Spatial question records
BEGIN
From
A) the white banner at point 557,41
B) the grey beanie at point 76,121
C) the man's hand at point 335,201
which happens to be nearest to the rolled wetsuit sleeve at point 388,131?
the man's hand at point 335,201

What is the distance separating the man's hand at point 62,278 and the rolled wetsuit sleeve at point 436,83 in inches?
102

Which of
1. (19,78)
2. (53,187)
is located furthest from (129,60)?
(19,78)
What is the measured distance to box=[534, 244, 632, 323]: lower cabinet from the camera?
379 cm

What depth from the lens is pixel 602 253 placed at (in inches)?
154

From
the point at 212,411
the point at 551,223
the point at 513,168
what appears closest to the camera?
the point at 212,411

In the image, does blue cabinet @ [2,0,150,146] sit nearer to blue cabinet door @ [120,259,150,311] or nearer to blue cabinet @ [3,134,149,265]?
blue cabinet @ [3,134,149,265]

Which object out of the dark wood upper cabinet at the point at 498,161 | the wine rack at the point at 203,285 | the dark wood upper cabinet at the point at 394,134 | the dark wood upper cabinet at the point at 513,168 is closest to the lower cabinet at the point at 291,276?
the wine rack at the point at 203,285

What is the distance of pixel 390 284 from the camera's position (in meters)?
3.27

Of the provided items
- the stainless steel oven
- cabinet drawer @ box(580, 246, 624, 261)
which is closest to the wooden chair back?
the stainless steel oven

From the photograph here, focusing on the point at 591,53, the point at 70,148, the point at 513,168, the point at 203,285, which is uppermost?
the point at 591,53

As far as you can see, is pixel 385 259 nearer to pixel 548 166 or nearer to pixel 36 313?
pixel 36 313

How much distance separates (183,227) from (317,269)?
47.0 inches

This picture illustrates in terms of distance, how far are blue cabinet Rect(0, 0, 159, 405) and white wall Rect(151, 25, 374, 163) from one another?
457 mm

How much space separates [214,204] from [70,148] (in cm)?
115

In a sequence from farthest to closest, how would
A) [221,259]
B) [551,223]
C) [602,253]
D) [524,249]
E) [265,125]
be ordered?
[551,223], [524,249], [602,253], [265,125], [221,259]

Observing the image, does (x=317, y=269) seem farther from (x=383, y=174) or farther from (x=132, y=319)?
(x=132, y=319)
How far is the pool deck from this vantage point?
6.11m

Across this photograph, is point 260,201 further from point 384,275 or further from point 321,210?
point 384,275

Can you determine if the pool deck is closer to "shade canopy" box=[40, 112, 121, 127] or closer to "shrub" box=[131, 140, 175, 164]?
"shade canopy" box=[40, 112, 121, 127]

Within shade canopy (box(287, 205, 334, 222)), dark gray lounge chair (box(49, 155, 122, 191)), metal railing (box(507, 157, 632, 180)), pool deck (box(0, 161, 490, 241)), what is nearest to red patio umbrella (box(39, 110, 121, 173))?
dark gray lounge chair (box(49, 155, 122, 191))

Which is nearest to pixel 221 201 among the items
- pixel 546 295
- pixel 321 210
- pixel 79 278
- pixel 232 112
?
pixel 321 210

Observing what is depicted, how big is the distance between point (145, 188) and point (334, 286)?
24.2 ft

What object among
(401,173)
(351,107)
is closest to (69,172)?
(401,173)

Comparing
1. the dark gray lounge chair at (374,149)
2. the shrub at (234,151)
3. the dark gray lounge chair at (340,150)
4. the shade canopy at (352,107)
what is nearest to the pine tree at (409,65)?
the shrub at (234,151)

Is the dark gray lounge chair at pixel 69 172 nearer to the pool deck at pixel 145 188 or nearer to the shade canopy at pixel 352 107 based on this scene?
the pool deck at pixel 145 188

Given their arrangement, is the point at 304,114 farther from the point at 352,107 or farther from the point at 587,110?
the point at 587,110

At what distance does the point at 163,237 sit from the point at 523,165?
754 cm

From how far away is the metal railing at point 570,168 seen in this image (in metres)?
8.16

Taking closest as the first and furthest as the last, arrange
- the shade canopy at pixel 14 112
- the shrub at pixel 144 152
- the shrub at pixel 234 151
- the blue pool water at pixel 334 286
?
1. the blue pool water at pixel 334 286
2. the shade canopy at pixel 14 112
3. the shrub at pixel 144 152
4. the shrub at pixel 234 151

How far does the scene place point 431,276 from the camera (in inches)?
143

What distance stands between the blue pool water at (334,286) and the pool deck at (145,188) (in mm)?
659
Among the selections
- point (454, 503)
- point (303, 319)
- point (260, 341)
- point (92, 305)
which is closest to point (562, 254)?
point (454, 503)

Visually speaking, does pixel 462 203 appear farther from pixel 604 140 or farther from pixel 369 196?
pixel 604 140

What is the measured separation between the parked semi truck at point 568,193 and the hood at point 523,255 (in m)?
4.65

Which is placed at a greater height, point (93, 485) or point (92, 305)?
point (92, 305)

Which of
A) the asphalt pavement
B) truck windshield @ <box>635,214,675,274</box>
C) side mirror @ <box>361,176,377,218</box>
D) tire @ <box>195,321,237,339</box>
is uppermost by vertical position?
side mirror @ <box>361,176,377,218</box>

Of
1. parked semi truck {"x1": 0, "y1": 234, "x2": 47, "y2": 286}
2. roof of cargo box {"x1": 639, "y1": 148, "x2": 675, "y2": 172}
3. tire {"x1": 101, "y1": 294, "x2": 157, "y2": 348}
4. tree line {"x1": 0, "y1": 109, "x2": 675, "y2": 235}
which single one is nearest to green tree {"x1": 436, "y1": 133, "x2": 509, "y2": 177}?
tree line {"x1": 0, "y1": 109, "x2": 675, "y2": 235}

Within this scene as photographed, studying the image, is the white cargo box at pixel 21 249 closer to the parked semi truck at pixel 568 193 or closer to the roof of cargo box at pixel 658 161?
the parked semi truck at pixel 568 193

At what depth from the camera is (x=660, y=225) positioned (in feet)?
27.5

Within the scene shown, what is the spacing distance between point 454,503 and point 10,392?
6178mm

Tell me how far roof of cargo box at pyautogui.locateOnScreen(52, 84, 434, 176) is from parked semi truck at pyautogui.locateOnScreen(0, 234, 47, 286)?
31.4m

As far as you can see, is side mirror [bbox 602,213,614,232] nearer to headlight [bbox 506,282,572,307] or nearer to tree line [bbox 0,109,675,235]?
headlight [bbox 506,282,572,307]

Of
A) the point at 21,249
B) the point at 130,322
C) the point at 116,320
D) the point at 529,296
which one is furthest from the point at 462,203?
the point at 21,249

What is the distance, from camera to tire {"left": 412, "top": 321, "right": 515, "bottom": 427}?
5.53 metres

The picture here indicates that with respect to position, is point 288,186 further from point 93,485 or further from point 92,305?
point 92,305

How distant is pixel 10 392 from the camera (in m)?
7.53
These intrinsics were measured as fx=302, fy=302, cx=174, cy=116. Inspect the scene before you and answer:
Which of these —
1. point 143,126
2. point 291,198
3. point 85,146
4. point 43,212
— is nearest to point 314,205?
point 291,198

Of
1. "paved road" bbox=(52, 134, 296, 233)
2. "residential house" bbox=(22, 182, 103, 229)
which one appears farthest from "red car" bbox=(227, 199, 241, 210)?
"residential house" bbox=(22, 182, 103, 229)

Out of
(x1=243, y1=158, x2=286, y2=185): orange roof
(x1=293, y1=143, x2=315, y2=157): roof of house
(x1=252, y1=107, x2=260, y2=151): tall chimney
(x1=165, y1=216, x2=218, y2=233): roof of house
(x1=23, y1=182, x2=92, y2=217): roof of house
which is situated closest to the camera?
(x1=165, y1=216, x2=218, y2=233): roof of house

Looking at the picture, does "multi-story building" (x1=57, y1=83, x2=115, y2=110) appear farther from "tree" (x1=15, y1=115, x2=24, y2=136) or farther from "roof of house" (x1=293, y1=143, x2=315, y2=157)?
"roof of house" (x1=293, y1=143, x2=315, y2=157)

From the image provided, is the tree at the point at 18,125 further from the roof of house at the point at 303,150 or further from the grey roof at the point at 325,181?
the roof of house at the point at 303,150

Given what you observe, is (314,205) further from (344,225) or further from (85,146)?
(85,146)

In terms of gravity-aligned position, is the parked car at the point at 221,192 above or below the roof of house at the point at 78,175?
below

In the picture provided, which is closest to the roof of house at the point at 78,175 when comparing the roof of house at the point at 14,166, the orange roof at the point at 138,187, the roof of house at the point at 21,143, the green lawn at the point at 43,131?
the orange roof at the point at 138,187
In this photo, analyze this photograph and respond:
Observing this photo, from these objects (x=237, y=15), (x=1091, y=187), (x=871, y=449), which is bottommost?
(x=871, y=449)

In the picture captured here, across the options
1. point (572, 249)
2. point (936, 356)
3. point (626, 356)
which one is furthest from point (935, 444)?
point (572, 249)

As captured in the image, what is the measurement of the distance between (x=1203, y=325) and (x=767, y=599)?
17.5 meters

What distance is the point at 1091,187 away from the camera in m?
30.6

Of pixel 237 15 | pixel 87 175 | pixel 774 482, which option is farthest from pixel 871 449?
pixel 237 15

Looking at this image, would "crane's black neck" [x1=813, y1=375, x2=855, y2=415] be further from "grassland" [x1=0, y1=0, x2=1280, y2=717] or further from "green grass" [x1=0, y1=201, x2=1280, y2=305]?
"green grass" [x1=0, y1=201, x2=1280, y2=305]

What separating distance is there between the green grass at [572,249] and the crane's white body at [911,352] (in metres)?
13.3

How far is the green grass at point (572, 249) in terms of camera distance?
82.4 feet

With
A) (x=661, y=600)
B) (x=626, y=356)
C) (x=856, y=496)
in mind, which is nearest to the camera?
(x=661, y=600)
END
> **WRITTEN EXERCISE**
Repeat exactly, and only, the lines of the records above, starting with the line that contains "What distance is" and ending with the final line, both included.

> **EXERCISE ANSWER**
What distance is the point at 1091,187 away from the camera in m?
30.6

Of pixel 237 15 | pixel 87 175 | pixel 774 482, which option is farthest from pixel 871 449?
pixel 237 15

Looking at this image, would "crane's black neck" [x1=813, y1=375, x2=855, y2=415] be further from "grassland" [x1=0, y1=0, x2=1280, y2=717] or further from "green grass" [x1=0, y1=201, x2=1280, y2=305]?
"green grass" [x1=0, y1=201, x2=1280, y2=305]

What separating distance is there between the green grass at [572,249] and the crane's white body at [911,352] (in metres)?
13.3

How far is the green grass at point (572, 249) in terms of camera distance?
82.4 feet

With
A) (x=661, y=600)
B) (x=626, y=356)
C) (x=856, y=496)
in mind, which is nearest to the camera?
(x=661, y=600)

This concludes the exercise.